In other words, Sallie Mae's line to Congressional staff was the same for all proposed subsidy cuts (both the initial subsidy cut and the incremental cut) considered this year by Congress: the subsidy cuts would make the federal student loan business unprofitable, and the incremental increase above those previously proposed would make the loans even more unprofitable.
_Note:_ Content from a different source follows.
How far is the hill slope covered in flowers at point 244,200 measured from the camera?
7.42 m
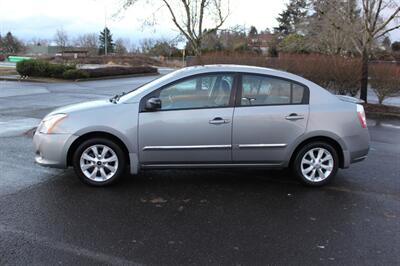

When Sallie Mae got word that Congress might go further than the President's proposed cuts, they did not characterized that incremental change as "de minimis" to Congressional Staff. They characterized it as eliminating the profitability of federal student loans. Those are two very different stories to describe the same incremental subsidy cut.
-Jason Delisle
Borrower Benefits?
Jason, when you mention the “papers” that banks inundate Congress and its staff with predicting borrower benefit cuts as a result of the new legislation, are you referring to the study by Mark Kantrowitz of FinAid.org?Kantrowitz concluded that subsidy cuts would likely force lenders to cut borrower benefits, and I've seen him quoted a few places lately saying as much. Do you have reason to believe that Kantrowitz’s analysis was flawed or that student lenders had something to do with his study? The guy is as respected a source as there is in the financial aid game, and his independent data and analyses have been cited by your own organization, New America Foundation, in the past.
Circular Is Right
I left the door wide open to change the point didn't I? Should never have muddied the waters with the DLP vs. FFELP comment. There won't be anything competitive about the two winners take all auction. It favors those with scale like Sallie. This lender subsidy backlash started with the mind-boggling profits of Sallie Mae. But Sallie Mae isn't really a market creation-it's a government one. Congress gave Sallie Mae the scale to dominate the FFELP business. Now it will potentially compound the mistake with the "market" auction that favors those with scale. Herein lies the circularity, Sallie Mae keeps making the big bucks.
The FFELP business and the Direct Loan Program are both big-government pet projects. They continue to exist today so that politicians can curry favor with Americans with 3.4% interest rates (that the G can't afford long-term as you pointed-out) and the like. Economic + political power (not always a good thing). If you believe the figures tabulated by the College Board, the earnings premiums for college graduates are substantial ($800,000 for undergraduates, $1,000,000 for graduates). There's no reason why college grads. can't pay more interest for a real free market in lending. Abolishing the government programs won't cut-off access to school, or make school more expensive (contrary to our liberal media, private lenders haven't driven-up the cost of higher education, the schools have done a fine job of that themselves). The more accountable Americans are for the cost of their educations, the more they will make schools accountable for the cost of providing that education.